DATA FOR THIS TASK section start
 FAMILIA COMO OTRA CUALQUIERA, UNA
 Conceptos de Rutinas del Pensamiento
DATA FOR THIS TASK section end
DATA FOR THIS TASK section start
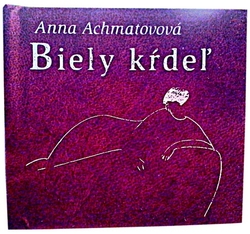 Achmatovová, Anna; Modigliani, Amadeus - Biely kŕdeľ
DATA FOR THIS TASK section end
DATA FOR THIS TASK section start
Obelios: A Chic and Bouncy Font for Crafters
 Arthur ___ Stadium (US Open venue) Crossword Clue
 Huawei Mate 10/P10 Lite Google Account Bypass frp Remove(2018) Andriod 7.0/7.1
DATA FOR THIS TASK section end
→ **WORK ORDER**: All lines in the data above from the one with "Arthur ___ Stadium" through the one with "Huawei Mate 10/P10" must be repeated exactly, and no others.

→ **ANSWER BOX**:
 Arthur ___ Stadium (US Open venue) Crossword Clue
 Huawei Mate 10/P10 Lite Google Account Bypass frp Remove(2018) Andriod 7.0/7.1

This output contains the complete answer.